[Image and question records]
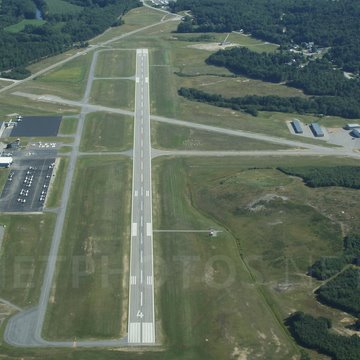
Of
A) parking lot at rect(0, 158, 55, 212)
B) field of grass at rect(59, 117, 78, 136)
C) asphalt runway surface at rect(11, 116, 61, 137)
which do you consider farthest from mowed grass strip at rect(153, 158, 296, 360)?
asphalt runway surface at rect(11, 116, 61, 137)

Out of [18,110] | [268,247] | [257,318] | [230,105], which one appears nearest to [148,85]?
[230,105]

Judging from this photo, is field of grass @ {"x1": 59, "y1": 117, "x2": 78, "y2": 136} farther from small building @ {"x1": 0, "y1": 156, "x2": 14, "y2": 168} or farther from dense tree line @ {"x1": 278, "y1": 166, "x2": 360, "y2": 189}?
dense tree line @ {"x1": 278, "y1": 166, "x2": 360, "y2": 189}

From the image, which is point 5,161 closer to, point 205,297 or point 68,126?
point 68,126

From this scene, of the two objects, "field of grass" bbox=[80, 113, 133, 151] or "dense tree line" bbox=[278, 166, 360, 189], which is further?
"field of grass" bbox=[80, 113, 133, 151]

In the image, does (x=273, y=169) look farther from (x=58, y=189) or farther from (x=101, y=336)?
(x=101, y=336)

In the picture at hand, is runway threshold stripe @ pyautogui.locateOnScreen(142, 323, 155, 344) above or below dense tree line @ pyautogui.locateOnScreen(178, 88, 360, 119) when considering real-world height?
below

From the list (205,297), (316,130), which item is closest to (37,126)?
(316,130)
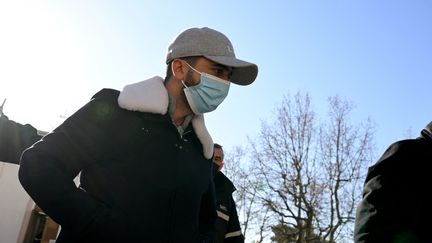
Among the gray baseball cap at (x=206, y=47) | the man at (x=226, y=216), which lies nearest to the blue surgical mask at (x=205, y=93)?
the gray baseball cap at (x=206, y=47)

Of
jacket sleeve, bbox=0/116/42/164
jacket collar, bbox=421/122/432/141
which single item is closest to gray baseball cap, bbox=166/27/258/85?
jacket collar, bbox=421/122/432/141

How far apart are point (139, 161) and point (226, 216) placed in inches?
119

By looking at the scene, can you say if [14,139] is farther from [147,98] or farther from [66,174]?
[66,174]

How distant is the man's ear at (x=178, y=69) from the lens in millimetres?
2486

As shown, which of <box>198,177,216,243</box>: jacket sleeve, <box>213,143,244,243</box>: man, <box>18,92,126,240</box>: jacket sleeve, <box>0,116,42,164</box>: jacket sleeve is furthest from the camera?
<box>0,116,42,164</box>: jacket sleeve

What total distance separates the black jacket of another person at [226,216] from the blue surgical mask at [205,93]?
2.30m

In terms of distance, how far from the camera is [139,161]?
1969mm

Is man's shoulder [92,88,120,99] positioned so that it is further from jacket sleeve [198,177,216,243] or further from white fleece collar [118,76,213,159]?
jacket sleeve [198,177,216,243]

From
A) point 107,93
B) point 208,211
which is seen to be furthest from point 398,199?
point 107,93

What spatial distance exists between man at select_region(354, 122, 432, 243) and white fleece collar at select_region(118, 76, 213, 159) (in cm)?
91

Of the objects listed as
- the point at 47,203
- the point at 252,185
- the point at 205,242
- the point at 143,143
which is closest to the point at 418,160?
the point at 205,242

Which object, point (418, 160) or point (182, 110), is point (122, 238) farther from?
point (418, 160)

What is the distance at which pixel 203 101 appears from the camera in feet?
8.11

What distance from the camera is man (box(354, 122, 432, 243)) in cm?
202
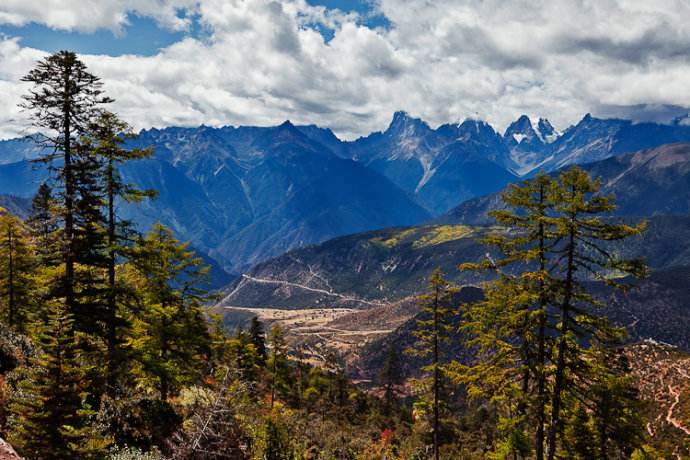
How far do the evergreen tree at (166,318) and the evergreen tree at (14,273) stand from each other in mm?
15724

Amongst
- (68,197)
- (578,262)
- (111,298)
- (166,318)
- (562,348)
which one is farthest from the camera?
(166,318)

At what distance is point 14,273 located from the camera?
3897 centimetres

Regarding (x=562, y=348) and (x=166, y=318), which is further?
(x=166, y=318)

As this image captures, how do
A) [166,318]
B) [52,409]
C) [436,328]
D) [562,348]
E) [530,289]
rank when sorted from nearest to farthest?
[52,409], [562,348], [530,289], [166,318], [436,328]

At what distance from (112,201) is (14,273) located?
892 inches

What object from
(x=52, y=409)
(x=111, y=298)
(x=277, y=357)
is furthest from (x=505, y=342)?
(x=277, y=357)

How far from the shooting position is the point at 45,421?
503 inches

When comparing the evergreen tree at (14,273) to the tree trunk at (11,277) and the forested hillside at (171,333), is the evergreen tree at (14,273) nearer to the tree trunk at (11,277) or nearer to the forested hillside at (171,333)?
==
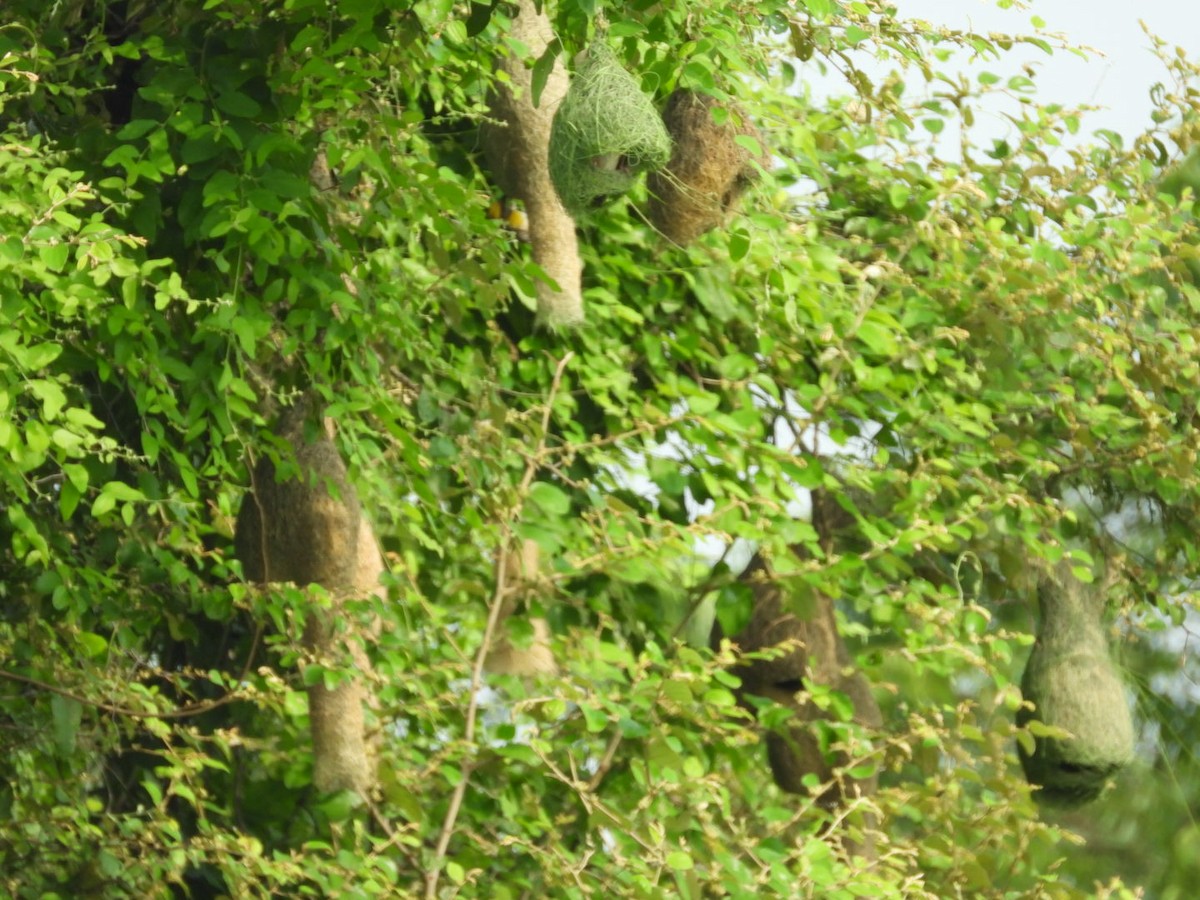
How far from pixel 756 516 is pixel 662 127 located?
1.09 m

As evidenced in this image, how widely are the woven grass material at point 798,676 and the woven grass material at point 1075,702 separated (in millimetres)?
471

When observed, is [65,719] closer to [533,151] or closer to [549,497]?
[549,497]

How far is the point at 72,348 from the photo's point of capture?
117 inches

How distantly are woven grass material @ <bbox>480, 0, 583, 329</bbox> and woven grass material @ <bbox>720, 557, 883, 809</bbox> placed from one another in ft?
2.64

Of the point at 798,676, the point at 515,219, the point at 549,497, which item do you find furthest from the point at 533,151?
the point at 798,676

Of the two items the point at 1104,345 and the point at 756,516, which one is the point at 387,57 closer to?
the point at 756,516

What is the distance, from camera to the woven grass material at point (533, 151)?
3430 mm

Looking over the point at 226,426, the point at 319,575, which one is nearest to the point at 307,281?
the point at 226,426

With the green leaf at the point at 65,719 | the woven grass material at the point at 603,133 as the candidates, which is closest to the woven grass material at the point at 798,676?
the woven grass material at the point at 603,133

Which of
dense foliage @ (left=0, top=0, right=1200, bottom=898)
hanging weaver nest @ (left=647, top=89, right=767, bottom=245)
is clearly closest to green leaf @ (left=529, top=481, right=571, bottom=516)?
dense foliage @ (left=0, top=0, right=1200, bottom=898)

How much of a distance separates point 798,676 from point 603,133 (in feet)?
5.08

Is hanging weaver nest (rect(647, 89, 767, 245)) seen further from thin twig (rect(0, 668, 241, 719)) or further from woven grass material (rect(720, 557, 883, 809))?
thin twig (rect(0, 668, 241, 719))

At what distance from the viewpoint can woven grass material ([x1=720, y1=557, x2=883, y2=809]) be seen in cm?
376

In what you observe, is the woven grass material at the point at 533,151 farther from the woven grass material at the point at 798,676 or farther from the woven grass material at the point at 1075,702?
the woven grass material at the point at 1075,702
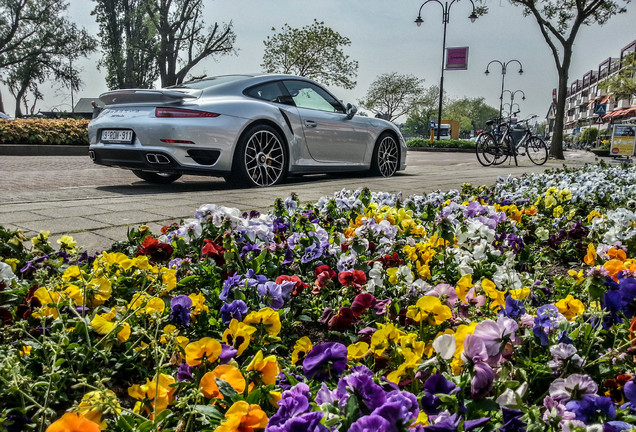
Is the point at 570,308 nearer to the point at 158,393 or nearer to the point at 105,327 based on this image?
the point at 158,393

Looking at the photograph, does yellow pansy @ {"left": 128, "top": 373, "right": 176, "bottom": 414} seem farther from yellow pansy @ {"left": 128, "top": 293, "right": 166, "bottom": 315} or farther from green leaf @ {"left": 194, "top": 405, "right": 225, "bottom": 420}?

■ **DESCRIPTION OF THE TASK**: Pick out and copy each line of the records above that contains the word "located". Only matches with the same uppercase and lowercase letters count.

■ **COMPLETED EXERCISE**:
At what distance is point 14,273 located from the camera?
At what distance from (112,201) is (14,273) located?
How far from pixel 756 516 is pixel 662 127 located?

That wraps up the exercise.